DANZICA - È forte, giovane, gioca un bel calcio e ha due giorni di riposo in più e due supplementari in meno rispetto all'Italia. La Germania è l'unica semifinalista ad avere sempre vinto (quattro su quattro): 9 gol segnati e 4 subiti. Con il 4-1 alla Grecia ha conquistato la quarta finale consecutiva in una grande manifestazione: terzo posto al Mondale 2006, secondo a Euro 2008, terzo in Sudafrica e adesso la certezza di essere ancora fra le prime quattro. In bacheca ha tre titoli mondiali e tre continentali. Equilibrio perfetto, contro il 4-1 dell'Italia.
Eppure alla semifinale di giovedì a Varsavia, la squadra di Joachim Löw arriva con tutto il peso del pronostico sulle spalle. E con una tradizione pessima, perché i tedeschi, che non conoscono le alterne fortune italiane, nelle sette partite ufficiali contro gli azzurri non sono mai riusciti a vincere. In Cile nel 1962, in Argentina nel 1978 e agli Europei 1996 (rigore sbagliato da Zola), è sempre finita 0-0; a Düsseldorf, nel 1988 (esordio europeo) era stato 1-1. In più ci sono tre vittorie azzurre al Mondiale: 4-3 nella semifinale a Città del Messico (17 giugno 1970); 3-1 nella finale a Madrid (11 luglio 1982); 2-0 nella semifinale di sei anni fa ai supplementari (Dortmund, 4 luglio 2006). Sebbene amichevole, era finita 1-1 anche l'ultima partita fra le due nazionali, a Dortmund, 9 febbraio 2011.

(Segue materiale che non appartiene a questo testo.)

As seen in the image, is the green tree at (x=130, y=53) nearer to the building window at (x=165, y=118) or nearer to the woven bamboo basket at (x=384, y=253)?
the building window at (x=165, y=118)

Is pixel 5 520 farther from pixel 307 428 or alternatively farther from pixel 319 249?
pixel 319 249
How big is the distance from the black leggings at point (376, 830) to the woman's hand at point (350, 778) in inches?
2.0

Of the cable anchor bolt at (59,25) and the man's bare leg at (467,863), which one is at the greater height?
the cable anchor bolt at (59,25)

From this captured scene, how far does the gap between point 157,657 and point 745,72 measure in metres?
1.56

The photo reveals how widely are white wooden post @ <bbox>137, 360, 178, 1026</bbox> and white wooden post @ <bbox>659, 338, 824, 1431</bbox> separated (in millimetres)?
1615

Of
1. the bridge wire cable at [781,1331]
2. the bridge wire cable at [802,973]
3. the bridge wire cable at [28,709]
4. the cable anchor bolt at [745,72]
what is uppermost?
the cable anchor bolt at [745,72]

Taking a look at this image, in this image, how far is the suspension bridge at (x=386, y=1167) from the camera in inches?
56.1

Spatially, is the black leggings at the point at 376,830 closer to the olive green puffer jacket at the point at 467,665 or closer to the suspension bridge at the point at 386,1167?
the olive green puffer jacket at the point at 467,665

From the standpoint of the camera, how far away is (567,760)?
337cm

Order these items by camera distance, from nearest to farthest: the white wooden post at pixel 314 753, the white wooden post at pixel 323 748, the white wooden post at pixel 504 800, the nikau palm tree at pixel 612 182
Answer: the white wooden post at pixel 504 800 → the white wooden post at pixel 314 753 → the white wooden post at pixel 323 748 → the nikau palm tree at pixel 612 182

C'è una frase divertente, che ripete spesso Gary Lineker: «Il calcio è uno sport dove si gioca undici contro undici e dove alla fine vincono i tedeschi». Numeri e cifre dicono che quando affronta gli azzurri per la Germania non è così e questo spiega come i tedeschi avrebbero preferito ritrovarsi di fronte gli inglesi, perché se è vero che il Chelsea ha battuto (ai rigori) il Bayern nella finale di Champions League di un mese fa all'Allianz Arena, è anche vero che a Varsavia, giovedì, soprattutto i giocatori del Bayern rivivranno le stesse sensazioni del 19 maggio, quando si erano ritrovati a partire da favoriti e avevano giocato sempre all'attacco, salvo perdere ai rigori. Per questo è arrivata l'ora della mobilitazione generale, nel tentativo di scacciare i fantasmi. Non c'è più traccia degli sfottò, anche di pessimo gusto, di sei anni fa.
Questa volta, c'è soltanto rispetto verso l'Italia del pallone. Lo ha spiegato, nel ritiro di Danzica, Mesut Özil, allievo di Mourinho al Real, scelto come «uomo del match» in due partite di questo Europeo, uno dei pochi intoccabili: «Il passato non conta. L'Italia è una squadra molto compatta, ha Pirlo che è un giocatore di classe mondiale, ha Balotelli, che è un grande attaccante, ha tanti campioni, ma noi possiamo batterla, se riusciremo ad esprimere tutto il potenziale di questa squadra. Il nostro pensiero è quello di tornare a casa con la coppa. Siamo venuti qui per questo, ma non abbiamo mai pensato di essere già finale con la Spagna. Rispetto al Mondiale di due anni fa, siamo più maturi, più solidi, più costanti: possiamo far bene anche contro avversari forti. Siamo una nazionale giovane e affamata». E Koepke, il preparatore dei portieri: «Le statistiche in questo caso non contano; vogliamo riscrivere la storia».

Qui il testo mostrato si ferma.